**Selected excerpt:**
Marty is well known as a supermilitant who has given
hard zaps to Mayor Lindsay, Governor Rockefeller, and others.
He sees himself as a political theoretician as well. Catch him
bounding down Bleecker Street toward his tub-in-the-kitchen apartment,
and chances are he's in work clothes and coming either from his
job or from the Gay Activists Alliance Center.
"I love my work," be says. "I work
in the construction trade. I'm a hard-hat, a journeyman carpenter."
Marty's kind of skill is so much in demand in the New York area
that he can work when he wants to and take time off when there's
movement work to be done. Consequently, he's usually in the thick
of any GAA zap action. Over Italian coffee he talks about the
sassier side of gay liberation.
"Old-line gay groups react in dismay to the
new recklessness, the militancy, the honest forceful demand for total liberation. It's a joyous demand, and more
than that, it contains the potential for great political power.
By claiming that the rights of gays are too hot to handle, politicians
have reinforced society's conception of homosexuality as a joke
or as something to be feared, and they have further contributed
to gay oppression by allowing injustices to go unchallenged.
"But gays comprise one of the largest minorities
in America. They are capable of getting the representation they
need, but can only do so, it seems, by public confrontations that
make politicians face and respond to issues they otherwise avoid.
Right now, that part of the gay movement that's forcing the system
to respond is fighting its way up the liberals." Activists
like Marty are putting the squeeze first on liberals to make them
recognize that homosexuals' rights are a political issue. "Nothing
happens until you make it happen," he asserts.
Marty learned to revel in the zap while active in
New York's early Gay Liberation Front. In the fall of 1969, he and a dozen other GLFers went to a mayoralty candidates'
night sponsored by the League of Women Voters and held in the
large auditorium of Temple Torah in Queens. Candidates Procaccino
and Marchi were picked as targets, and Marty was picked to hurl
the challenge. "It's 1776, Mr. Procaccino! The homosexual
revolution has begunl" Marty shouted. Then he asked Procaccino
what he would do for the gay community if elected mayor.
"We created so much pandemonium we closed the
candidates' night down," Marty recalls. "All the young people and the progressive people rose to their feet
in our defense, calling out, 'Let them speak!' The establishment
people were freaked out. It was one big stage, one big theater.

**Dataset rows:**
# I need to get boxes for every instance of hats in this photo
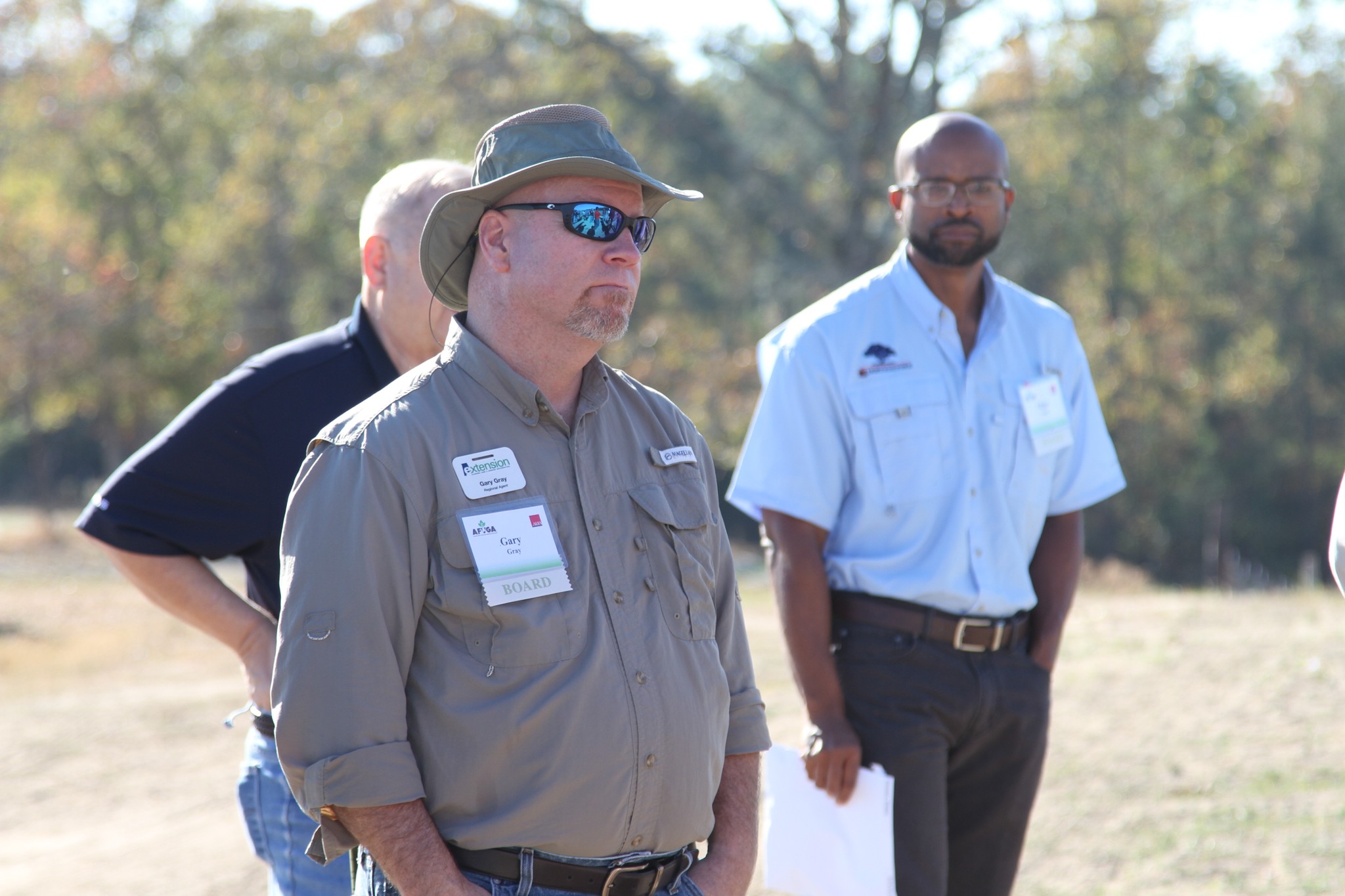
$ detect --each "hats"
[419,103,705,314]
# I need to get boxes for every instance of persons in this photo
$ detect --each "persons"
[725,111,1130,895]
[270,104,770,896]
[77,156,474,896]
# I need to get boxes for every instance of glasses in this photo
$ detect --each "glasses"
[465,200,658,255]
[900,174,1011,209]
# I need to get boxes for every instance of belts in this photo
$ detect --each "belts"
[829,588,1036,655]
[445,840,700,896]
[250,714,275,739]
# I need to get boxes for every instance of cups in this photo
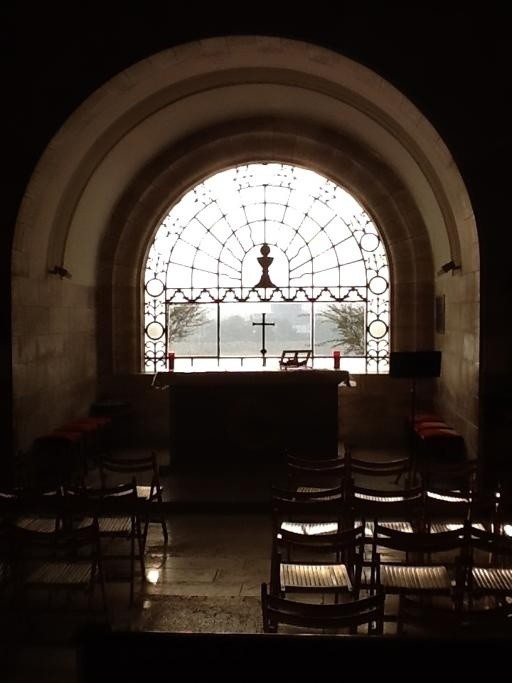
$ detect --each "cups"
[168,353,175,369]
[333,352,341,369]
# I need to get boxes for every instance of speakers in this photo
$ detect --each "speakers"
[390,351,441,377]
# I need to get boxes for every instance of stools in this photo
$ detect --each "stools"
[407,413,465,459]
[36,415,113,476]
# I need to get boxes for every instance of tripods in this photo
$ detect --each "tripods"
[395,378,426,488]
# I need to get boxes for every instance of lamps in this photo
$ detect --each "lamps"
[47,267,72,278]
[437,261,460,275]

**Short task 1:**
Can you condense the paragraph of the profile of Marty that begins "Marty learned to revel in the zap" into a short bulleted list that keeps its main facts?
**Short task 2:**
How might the profile of Marty go on after its final sentence? Carry it forward from that point.

**Exercise result 1:**
- Marty learned to love the zap while active in New York's early Gay Liberation Front.
- In the fall of 1969, he and about a dozen other GLF members attended a mayoral candidates' night sponsored by the League of Women Voters in the large auditorium of Temple Torah in Queens.
- The group targeted candidates Procaccino and Marchi, and Marty was chosen to deliver the challenge.
- He shouted to Procaccino that it was 1776 and the homosexual revolution had begun.
- He then asked Procaccino what he would do for the gay community if elected mayor.

**Exercise result 2:**
Finally the police threw us out.
"We let Lindsay off without questioning him
because it was a close mayoralty race and we didn't want to jeopardize
his chances. There was no direct payoff from the zap except that
it established gays on the political scene. Later, of course,
after he'd been re-elected, we felt there was something to be
gained by zapping Lindsay."
Later turned out to be after Gay Activists Alliance
was formed, with Marty as one of the twelve founders.
He was GAA's first delegate-at-large and afterwards
chairman of the political action committee. From the start he
was a pacesetter, showing an audacity that inspired others to
uncork in the heat of a confrontation.
One of his first zaps after GAA's formation was a
lone action, following an extraordinary police raid on a Greenwich
Village gay bar in which 167 persons were arrested and one man
nearly lost his life trying to escape. Gays had put together a
huge protest demonstration within hours after the raid but had
no immediate plans beyond this. So Marty took matters into his
own hands. The next night, at a meeting of the Village Independent
Democrats (VID), an influential political club, Marty delivered
an impassioned attack on society's treatment of gays generally,
and demanded that the club assist gays in halting police harassment.
Result: a call for a moratorium on all such raids, directed at
Mayor Lindsay by the VID.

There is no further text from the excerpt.